Dasher “Perakende satış mağazalarının bu konuda daha fazla çaba sarf etmeleri gerekecek, ancak bu durum onları daha da güç bir pozisyona sokabilir,” diyor. “Perakendecilerin çoğu sipariş üzerine bir satış noktası sistemi kullandıkları için anlaştıklarından çok daha ucuz bir elle oyuna başlıyorlar dolayısıyla da hızlı bir satış sonrası güvenlik yamasından kaçınacaklardır.”
Bazı finans hizmetleri firmaları için güvenlik açıkları geçmişte yaşıyor olmanın getirdiği bir talihsiz bir sonuç olarak nitelenebilir. Pek çok firma kiralık hatlar aracılığı ile birbirine bağlanmış bilgisayarlardan faydalanıyorlar dolayısıyla da güvenli networkler üzerinde güvenilir olmayan bir işlem geçmişlerine sahipler. Internet’in gelişi ile birlikte artık güvenli işlemleri hiç güvenli olmayan bir network üzerinde gerçekleştirmek durumundalar. Dasher “Dolayısıyla pozisyonlarının güvenli olduğuna dair yanlış bir fikre kapılmış olmaları çok da şaşırtıcı olmaz,” diyor.
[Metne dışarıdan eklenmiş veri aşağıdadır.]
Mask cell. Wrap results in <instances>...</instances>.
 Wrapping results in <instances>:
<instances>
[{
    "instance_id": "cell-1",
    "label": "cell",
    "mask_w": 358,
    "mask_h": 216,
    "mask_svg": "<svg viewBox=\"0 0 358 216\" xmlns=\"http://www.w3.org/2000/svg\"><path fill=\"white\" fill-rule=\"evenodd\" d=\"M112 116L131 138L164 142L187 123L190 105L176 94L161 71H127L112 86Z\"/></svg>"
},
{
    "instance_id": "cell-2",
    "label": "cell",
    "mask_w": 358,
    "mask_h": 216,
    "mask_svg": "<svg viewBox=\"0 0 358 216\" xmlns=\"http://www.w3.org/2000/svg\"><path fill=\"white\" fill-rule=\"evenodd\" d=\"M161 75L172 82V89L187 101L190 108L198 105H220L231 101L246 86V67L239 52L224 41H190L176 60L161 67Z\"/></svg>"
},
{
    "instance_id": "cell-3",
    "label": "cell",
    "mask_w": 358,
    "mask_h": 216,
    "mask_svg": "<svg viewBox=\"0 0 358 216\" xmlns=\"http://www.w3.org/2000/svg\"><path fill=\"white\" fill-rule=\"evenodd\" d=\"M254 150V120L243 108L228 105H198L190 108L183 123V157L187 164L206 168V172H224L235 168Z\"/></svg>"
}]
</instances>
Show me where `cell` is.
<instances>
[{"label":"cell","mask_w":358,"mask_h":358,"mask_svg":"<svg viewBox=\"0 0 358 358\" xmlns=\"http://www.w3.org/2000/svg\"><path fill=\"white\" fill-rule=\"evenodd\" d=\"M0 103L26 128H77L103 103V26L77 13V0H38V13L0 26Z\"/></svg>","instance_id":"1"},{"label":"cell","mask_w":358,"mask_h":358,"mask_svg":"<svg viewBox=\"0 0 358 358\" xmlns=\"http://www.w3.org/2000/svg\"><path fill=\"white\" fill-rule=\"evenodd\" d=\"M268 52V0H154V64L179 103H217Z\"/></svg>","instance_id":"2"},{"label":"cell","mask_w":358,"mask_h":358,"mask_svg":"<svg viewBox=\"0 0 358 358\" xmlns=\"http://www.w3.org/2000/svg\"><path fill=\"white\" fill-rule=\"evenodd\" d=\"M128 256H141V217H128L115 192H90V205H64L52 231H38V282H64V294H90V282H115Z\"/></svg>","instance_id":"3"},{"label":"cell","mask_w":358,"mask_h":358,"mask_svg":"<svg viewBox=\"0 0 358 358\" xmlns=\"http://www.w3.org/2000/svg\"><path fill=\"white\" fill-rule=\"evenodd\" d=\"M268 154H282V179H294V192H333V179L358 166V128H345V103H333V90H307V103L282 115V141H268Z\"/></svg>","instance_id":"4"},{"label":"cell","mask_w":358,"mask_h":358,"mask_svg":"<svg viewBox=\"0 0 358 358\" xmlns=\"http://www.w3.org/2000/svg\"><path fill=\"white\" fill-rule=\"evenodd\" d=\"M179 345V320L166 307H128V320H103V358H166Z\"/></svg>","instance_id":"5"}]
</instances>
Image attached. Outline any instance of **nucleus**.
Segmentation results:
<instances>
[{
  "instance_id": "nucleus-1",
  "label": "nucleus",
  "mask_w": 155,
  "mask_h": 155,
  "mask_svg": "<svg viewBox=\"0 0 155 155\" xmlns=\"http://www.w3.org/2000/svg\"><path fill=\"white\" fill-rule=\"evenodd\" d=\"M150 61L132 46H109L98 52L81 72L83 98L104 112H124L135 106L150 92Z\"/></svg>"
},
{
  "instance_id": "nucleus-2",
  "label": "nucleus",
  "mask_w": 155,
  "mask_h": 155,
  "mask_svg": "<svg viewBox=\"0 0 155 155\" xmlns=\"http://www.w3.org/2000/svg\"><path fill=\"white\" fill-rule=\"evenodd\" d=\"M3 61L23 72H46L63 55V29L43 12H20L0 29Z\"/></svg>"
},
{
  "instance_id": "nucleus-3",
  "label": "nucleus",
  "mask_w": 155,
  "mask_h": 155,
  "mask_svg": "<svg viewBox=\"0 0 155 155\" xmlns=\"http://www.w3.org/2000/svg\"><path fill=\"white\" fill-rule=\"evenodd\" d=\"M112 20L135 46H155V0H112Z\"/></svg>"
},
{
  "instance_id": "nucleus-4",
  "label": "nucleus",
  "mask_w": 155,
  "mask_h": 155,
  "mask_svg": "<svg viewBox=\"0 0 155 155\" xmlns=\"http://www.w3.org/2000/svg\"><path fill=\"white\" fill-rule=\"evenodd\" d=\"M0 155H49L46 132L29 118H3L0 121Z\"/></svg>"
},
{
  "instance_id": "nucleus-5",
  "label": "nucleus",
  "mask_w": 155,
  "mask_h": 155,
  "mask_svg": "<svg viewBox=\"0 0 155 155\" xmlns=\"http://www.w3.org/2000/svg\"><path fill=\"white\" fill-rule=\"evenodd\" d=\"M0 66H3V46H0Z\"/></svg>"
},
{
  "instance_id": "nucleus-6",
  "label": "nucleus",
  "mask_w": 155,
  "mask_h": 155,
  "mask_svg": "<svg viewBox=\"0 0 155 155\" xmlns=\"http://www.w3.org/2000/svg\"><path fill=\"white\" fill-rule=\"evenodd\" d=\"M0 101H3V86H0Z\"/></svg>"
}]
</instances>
Firstbook rapora sponsor olan iki firma tarafından satılan güvenlik ürünlerindense daha çok insan etmeni üzerine odaklanılması gerektiğini düşünüyor.
Firstbook “Veri açıkları oluşması riskini minimalize etmek teknolojinin dışında, veri tanımlaması ve sınıflandırılması, veri ayıklanması ve prosedürlerde yapılacak değişiklikler gibi birçok manuel süreci de beraberinde getiriyor. Bunlara kullanıcı eğitimi de eklenebilir,” diyor. “Bazı teknolojiler bu konuda yardımcı güç olabilirler ancak kesin çözüm değillerdir.”